[310p] Add a PyTorch implementation of the GDN gating operator on 310P (#7430)

### What this PR does / why we need it? RFC #7394 Add a PyTorch implementation of the GDN gating operator on 310P. ### Does this PR introduce _any_ user-facing change? NO ### How was this patch tested? UT - vLLM version: v0.17.0 - vLLM main: 4497431df6 Signed-off-by: Tflowers-0129 <2906339855@qq.com>
2026-03-23 20:26:39 +08:00
parent e344a53127
commit 13397e9cb7
3 changed files with 116 additions and 0 deletions
--- a/tests/e2e/nightly/single_node/ops/singlecard_ops/triton/test_fused_gdn_gating.py
+++ b/tests/e2e/nightly/single_node/ops/singlecard_ops/triton/test_fused_gdn_gating.py
@@ -0,0 +1,51 @@
+import torch
+
+from vllm_ascend._310p.ops.fla.fused_gdn_gating import fused_gdn_gating_pytorch
+from vllm_ascend.ops.triton.fused_gdn_gating import fused_gdn_gating_patch
+from vllm_ascend.ops.triton.triton_utils import init_device_properties_triton
+
+
+def test_fused_gdn_gating_310p_parity_precision():
+    init_device_properties_triton()
+    torch.manual_seed(0)
+    device = "npu"
+
+    num_tokens = 37
+    num_heads = 8
+
+    A_log = torch.randn(num_heads, dtype=torch.float16, device=device)

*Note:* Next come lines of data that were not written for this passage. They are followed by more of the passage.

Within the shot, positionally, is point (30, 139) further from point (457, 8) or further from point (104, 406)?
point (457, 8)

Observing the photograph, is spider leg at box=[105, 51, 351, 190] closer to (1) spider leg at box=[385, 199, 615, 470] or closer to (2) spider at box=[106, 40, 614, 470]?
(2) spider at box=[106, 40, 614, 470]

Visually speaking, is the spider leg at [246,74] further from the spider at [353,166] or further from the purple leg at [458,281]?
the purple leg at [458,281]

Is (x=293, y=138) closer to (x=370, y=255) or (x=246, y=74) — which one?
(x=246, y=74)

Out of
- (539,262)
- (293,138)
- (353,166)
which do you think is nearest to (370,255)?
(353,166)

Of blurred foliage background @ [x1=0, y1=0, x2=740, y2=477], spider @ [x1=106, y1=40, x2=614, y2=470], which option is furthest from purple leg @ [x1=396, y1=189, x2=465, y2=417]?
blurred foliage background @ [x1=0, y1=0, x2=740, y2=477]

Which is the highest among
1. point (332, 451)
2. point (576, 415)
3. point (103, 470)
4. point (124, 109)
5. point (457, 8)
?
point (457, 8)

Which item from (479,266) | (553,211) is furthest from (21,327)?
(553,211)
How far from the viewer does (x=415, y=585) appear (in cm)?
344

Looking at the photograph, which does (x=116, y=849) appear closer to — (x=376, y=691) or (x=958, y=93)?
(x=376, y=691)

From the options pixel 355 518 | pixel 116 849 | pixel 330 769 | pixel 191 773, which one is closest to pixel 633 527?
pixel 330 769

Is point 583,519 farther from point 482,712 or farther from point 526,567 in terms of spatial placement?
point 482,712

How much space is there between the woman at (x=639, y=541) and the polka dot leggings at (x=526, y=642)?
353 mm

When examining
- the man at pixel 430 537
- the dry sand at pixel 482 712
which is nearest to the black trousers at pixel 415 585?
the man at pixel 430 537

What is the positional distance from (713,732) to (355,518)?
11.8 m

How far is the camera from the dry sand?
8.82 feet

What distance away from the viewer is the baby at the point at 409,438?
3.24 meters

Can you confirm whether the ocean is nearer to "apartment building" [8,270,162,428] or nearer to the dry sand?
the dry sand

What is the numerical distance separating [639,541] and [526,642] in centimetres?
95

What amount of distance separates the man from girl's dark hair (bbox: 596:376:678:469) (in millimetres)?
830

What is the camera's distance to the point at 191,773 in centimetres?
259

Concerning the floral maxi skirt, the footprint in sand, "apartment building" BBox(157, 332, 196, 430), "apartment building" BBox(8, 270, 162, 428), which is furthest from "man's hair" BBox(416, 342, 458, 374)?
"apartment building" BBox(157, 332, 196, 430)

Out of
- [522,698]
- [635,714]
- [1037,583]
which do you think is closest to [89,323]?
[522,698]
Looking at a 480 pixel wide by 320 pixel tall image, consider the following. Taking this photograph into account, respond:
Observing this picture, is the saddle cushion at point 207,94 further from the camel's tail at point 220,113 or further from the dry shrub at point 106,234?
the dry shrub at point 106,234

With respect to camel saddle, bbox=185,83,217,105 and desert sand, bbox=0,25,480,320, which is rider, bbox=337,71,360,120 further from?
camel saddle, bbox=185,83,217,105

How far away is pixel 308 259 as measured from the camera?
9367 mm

+    dt_bias = torch.randn(num_heads, dtype=torch.float16, device=device)
+    a = torch.randn(num_tokens, num_heads, dtype=torch.float16, device=device)
+    b = torch.randn(num_tokens, num_heads, dtype=torch.float16, device=device)
+
+    triton_g, triton_beta = fused_gdn_gating_patch(
+        A_log=A_log,
+        a=a,
+        b=b,
+        dt_bias=dt_bias,
+        beta=1.0,
+        threshold=20.0,
+    )
+    ref_g, ref_beta = fused_gdn_gating_pytorch(
+        A_log=A_log,
+        a=a,
+        b=b,
+        dt_bias=dt_bias,
+        beta=1.0,
+        threshold=20.0,
+    )
+
+    torch.testing.assert_close(
+        triton_g.to(torch.float32).cpu(),
+        ref_g.to(torch.float32).cpu(),
+        rtol=1e-2,
+        atol=1e-2,
+        equal_nan=True,
+    )
+    torch.testing.assert_close(
+        triton_beta.to(torch.float32).cpu(),
+        ref_beta.to(torch.float32).cpu(),
+        rtol=1e-2,
+        atol=1e-2,
+        equal_nan=True,
+    )